We granted certiorari to consider whether a forfeiture proceeding under OCGA 16-13-49 constitutes punishment for the purpose of double jeopardy analysis under the Federal Constitution. 1 We conclude that it does not.
Civil forfeitures generally do not constitute punishment under the Double Jeopardy Clause. The federal test to be applied in assessing a forfeiture statute is two-fold. The first inquiry is whether the proceeding is intended to be criminal or civil. The second is whether, by clearest proof, the proceeding is so punitive in fact that it may not legitimately be viewed as civil in nature despite the intent that it be so. United States v. Ursery, 518 U. S. ---- (116 SC 2135, 135 LE2d 549) (1996). It is plain that a forfeiture proceeding under OCGA 16-13-49 is intended to be a civil action. See OCGA 16-13-49 (b) (3), (o) (3), (p) (4), (v), (w); see also Thorp v. State of Ga., 264 Ga. 712 (450 SE2d 416) (1994); State of Ga. v. Alford, 264 Ga. 243, 244 (2) (444 SE2d 76) (1994). While it is true that the statute has punitive aspects, its purposes are remedial by its express terms. OCGA 16-13-49 (z). Property subject to forfeiture under the Code section is that which is declared to be contraband, including property or its proceeds used or intended for use to facilitate violation of the Georgia Controlled Substances Act, monies found in close proximity to such property, and weapons used to facilitate felony violations of narcotics laws. OCGA 16-13-49 (d). The statute serves the nonpunitive goals, among others, of rendering illegal behavior unprofitable, ensuring that persons do not profit from their illegal acts, and removing from circulation forbidden merchandise and firearms unlawfully used or intended for illegal use. Ursery, 518 U. S. at ---- (slip op. at 12). The forfeiture proceeding under the statute is legitimately a civil sanction and does not constitute punishment for purposes of the Double Jeopardy Clause of the Fifth Amendment to the United States Constitution. 2
SEARS, Justice, concurring.
The only question raised by this appeal is whether the in rem civil forfeiture action constituted "punishment" for purposes of the Double Jeopardy Clause of the United States Constitution. I am bound to follow the principles set forth in United States v. Ursery, 3 in deciding the issue, and I agree with the majority that Ursery controls this issue adversely to Murphy. I write to emphasize that this case raises no issue regarding the Double Jeopardy Clause of our State Constitution. 4
Daniel J. Porter, District Attorney, Thomas W. Hayes, Assistant District Attorney, Gary D. Bergman, Aimee R. Maxwell, Davis, Zipperman, Kirschenbaum & Lotito, Nicholas A. Lotito, Garland, Samuel & Loeb, Donald F. Samuel, for appellee.

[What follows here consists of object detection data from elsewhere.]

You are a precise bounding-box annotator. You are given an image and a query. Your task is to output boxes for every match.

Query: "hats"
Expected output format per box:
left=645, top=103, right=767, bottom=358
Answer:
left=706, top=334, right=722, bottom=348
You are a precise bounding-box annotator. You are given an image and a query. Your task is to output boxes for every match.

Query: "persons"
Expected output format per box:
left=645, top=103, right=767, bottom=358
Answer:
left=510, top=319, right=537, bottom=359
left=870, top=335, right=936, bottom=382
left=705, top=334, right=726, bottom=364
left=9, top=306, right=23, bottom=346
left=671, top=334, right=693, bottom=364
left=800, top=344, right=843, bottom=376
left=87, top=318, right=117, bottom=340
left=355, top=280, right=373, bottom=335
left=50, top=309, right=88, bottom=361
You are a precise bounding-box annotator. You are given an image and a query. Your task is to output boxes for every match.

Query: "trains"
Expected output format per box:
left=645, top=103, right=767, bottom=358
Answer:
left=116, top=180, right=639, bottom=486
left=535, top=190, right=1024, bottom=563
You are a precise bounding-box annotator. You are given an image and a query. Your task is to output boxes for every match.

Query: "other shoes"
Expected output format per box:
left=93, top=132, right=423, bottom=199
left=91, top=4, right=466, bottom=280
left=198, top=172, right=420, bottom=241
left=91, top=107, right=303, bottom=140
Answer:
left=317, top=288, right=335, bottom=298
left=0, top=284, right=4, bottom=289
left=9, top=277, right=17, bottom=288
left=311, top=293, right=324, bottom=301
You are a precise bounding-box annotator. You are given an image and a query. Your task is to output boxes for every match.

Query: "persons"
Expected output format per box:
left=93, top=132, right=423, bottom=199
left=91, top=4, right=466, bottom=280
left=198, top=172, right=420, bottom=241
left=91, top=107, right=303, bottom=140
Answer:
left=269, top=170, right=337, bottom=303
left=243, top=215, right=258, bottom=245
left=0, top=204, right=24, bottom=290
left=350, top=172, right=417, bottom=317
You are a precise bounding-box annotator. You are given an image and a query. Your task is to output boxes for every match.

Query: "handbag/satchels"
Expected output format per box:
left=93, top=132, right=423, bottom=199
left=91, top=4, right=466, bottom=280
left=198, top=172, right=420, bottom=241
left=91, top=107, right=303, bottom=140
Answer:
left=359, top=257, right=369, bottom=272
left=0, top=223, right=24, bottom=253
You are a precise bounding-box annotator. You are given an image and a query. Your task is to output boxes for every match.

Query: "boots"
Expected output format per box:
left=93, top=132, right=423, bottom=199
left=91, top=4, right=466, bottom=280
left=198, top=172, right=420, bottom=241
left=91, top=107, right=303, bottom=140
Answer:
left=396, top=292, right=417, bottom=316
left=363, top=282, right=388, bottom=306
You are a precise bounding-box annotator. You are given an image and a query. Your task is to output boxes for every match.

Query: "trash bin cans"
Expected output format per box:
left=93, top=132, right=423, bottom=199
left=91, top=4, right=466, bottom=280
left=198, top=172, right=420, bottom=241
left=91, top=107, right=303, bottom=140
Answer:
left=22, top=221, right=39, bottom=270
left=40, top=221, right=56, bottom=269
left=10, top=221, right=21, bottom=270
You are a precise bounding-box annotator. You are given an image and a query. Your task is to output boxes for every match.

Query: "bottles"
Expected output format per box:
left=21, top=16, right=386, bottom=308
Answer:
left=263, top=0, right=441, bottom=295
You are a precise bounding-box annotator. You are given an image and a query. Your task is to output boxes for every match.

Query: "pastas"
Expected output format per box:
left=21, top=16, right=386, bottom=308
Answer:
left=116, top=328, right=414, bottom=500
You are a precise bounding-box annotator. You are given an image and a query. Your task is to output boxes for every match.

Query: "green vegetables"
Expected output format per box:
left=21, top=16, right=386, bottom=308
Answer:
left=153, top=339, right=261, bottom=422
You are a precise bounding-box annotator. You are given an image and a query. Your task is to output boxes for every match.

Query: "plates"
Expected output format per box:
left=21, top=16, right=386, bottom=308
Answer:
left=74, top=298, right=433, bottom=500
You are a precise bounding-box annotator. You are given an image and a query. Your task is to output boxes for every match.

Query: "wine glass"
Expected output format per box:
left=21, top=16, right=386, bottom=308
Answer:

1  Michael Murphy was indicted for criminal attempt to commit violation of the Georgia Controlled Substances Act by possession of marijuana with intent to distribute. The State initiated an in rem forfeiture proceeding under OCGA 16-13-49 (o) naming Murphy as a probable claimant. The complaint was styled, "State of Georgia vs. Sixteen Thousand And Sixty Dollars in United States Currency ($16,060.00)." By consent order, Murphy forfeited $12,045. He then filed a motion to enjoin his criminal prosecution on the basis that he had already suffered penalty by the forfeiture, thus barring the criminal prosecution under the Double Jeopardy Clause of the United States Constitution. The Court of Appeals affirmed the superior court's denial of the motion, concluding that the civil forfeiture was not a proceeding putting Murphy in jeopardy. Murphy v. State, 219 Ga. App. 474 (465 SE2d 497) (1995).
2  The Excessive Fines Clause of the Eighth Amendment is not at issue.
3  518 U. S. ---- (116 SC 2135, 135 LE2d 549) (1996).
4  See Art. I, Sec. I, Par. XVIII of the 1983 Georgia Constitution.
David S. West, Bruce S. Harvey, for appellant.